Di tengah tidur nyenyakku, samar-samar kudengar percakapan antara Pak Eko dan Bu Eko. Mereka tampaknya sedang adu argumen, entah apa itu. Aku pun mendekati mereka. Kumenguping apa yang mereka bicarakan. Bagaimanapun aku harus tahu, karena aku telah lama hidup bersama mereka.
"Tahun depan, aku ingin usahaku lebih maju, Sayang," ucap Bu Eko, yang memang berprofesi sebagai pengusaha. Aku pernah mendengar kalau perusahaannya memang maju dan terus membuka lapangan kerja bagi banyak orang.
"Kamu harus jadi Kepala Sekolah, Sayang!" ucap Bu Eko. Pak Eko tercengang dengan ucapan istrinya yang cantik tapi selalu dianggapnya banyak mau.
"Kamu ini, Dik. Nggak semudah itu. Jadi Kepala Sekolah ya harus menjalani pendidikan dan lulus."
"Kan kamu sudah..."
"Tapi yang menentukan pengangkatan bukan kita, Dik," potong Pak Eko. Dia lalu melanjutkan,"hal terpenting, aku mau jadi guru yang menginspirasi bagi siswa. Ya, sambil menunggu turunnya SK, Dik."
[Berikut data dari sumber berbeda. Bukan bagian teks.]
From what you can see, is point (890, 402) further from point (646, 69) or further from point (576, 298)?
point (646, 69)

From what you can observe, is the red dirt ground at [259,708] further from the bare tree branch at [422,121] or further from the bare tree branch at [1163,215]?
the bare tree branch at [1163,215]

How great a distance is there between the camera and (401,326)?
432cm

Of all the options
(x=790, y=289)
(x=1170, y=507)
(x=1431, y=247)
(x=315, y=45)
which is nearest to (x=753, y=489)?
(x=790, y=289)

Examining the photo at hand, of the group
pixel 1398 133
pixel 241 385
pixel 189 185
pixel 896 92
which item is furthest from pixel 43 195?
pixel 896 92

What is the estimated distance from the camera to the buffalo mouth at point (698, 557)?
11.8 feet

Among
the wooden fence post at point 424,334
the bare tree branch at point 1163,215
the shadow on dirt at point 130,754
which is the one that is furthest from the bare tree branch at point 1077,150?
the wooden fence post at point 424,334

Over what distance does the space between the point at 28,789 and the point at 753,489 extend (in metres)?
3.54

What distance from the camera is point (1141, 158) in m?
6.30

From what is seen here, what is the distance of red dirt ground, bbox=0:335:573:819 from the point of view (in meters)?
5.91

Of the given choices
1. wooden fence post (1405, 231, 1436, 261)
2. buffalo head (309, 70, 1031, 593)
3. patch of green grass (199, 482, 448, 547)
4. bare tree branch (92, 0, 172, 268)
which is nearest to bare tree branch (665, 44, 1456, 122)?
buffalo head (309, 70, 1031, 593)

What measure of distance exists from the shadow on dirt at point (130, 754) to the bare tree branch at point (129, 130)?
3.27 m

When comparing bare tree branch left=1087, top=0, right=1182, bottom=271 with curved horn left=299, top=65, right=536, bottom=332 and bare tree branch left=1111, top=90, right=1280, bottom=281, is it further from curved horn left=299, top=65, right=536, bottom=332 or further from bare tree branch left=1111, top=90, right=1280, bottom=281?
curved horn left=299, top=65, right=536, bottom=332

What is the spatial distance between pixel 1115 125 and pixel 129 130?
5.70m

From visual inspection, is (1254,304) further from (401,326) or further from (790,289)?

Bu Eko menghela napas. Ada raut kecewa yang kulihat. Memang dia sangat menginginkan keluarganya bisa lebih baik dari hari ke hari. Dia tak mau diremehkan keluarga besarnya. Maklumlah, orang tuanya tak merestui hubungannya dengan Pak Eko dan masih terbawa sampai sekarang.
***
Aku terduduk di dekat kolam ikan. Aku masih belum paham, sebenarnya apa yang dibicarakan Pak Eko dan Bu Eko. Tadi, Bu Eko sempat berkata kalau apa yang mereka bicarakan adalah resolusi untuk tahun depan.
"Bob, ngapain kamu?"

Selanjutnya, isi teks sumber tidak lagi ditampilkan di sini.